Изменить размер шрифта - +

— Нет, — ответил он. — Я затесался в толпу их людей и все выведал. Когда Торир собрался ехать, он сказал своему сыну Аринбьёрну, что Эгиль должен остаться. Что при характере Эгиля, твоей хитрости и королевском могуществе — его собственные слова — трудно будет сохранить мир на празднике. Но Эгиль согласился остаться лишь в том случае, если Аринбьёрн тоже не поедет. Аринбьёрн пошел на это ради дружбы. Говорят, что он хотел бы когда-нибудь вступить в личную дружину твоего мужа. Мне кажется, что от человека, который выказывает такую преданность, не стоит отказываться.

— Возможно, если только он освободится от Эгиля, — резко откликнулась Гуннхильд. — Ладно, в таком случае отправь в Хельхейм одного Торольва. Это может заставить его брата выбраться из своего безопасного убежища.

Ольв нахмурился:

— Это будет нелегко. Торир и Торольв все время держатся вместе. А от них не отходят еще двое — могучие, сильные, как быки. Я слышал, что они родственники Торира и ходили в викинг вместе с Эгилем и Торольвом. — Он пожал плечами. — Что ж, посмотрим, что выйдет.

Гуннхильд прикусила губу.

И потянулись бесконечные дни, когда Гуннхильд могла быть только королевой — любезной или отчужденной. В полях пестрели палатки и наскоро сколоченные из досок сараи. Люди толпами шлялись повсюду, толкались, хвастались, развлекались различными играми, потели и воняли. Но наконец наступил великий день. Он оказался пасмурным, с серого неба то и дело срывались короткие дожди, но камень-жертвенник был прикрыт крышей. А то, как смердела промокшая шерстяная одежда на давно не мывшихся мужчинах, никого нисколько не тревожило. После жертвоприношения все набились в зал; оттуда убрали гобелены, так как следовало окропить все лошадиной кровью. Мужчины ели свежесваренное мясо — от него еще поднимался пар — и пили мясной отвар.

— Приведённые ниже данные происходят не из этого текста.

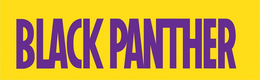 BLACK PANTHER trademark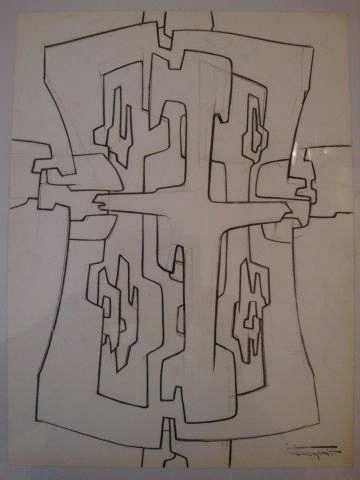 Roger DESSERPRIT
Composition, mine de plomb...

Гуннхильд, как и остальные немногочисленные женщины, не занятые по хозяйству, не принимала во всем этом никакого участия. Время от времени она даже оставалась в одиночестве и тогда принималась расхаживать по маленькой комнате и пыталась найти ошибки в своих действиях. Больше ей ничего не оставалось. Было бы неблагоразумно пускать в дело колдовство: это, помимо всего прочего, вполне могло вызвать гнев богов.

Затем Гуннхильд пришлось сидеть рядом с Эйриком и смотреть на жадно жрущих и пьющих мужчин до тех пор, пока не стало приличным заявить, что она устала, и удалиться в женский дом, где была устроена спальня для короля и королевы и где она не видела Торольва.

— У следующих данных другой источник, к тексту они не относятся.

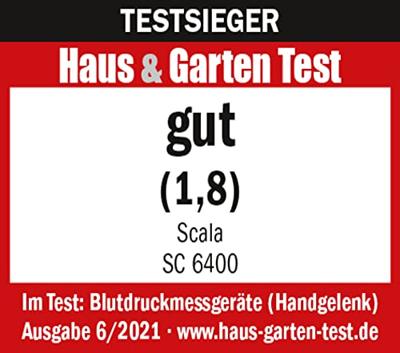 Scala SC 6400 2184 Bloeddrukmeter Pols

На следующее утро самые дальние гости начали разъезжаться. Через несколько дней все должно было закончиться. Пересекая двор, Гуннхильд заметила Эйвинда и подозвала его к себе. Они стояли в стороне и говорили полушепотом.

— Почему вы так ничего и не сделали? — резко спросила она брата. — Вы боитесь?

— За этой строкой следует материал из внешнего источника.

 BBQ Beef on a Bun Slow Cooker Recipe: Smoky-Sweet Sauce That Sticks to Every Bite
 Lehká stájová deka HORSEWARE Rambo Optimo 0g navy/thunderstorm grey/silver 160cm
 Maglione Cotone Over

Он побагровел так, что не стало видно веснушек.

— Я уже говорил тебе, что к нему не подобраться. Торир очень внимательно оберегает Торольва.

Она вздохнула:

— Что ж, в таком случае вам, возможно, удастся убить одного из его людей? Это все же лучше, чем позволить им всем благополучно уехать отсюда. — Это немного, совсем чуть-чуть ослабит накал злобы и гнева, пылающих в ней.

— Это вполне возможно. — Голос Эйвинда сразу обрел былую бодрость. — Мы с Ольвом ведем себя с ними достаточно дружественно, чтобы можно было подобраться поближе. Правда, Ольв уже готов сдаться, но я продолжаю неотступно следить за ними.

Эйвинд считает себя хитрецом, подумала Гуннхильд. Она чуть не пожалела о своей последней просьбе. Но как она могла объявить им, что отказывается от своего намерения, причем так, чтобы не показалось, будто она испытывает угрызения совести? Ведь это неизбежно ослабит ее власть над обоими братьями.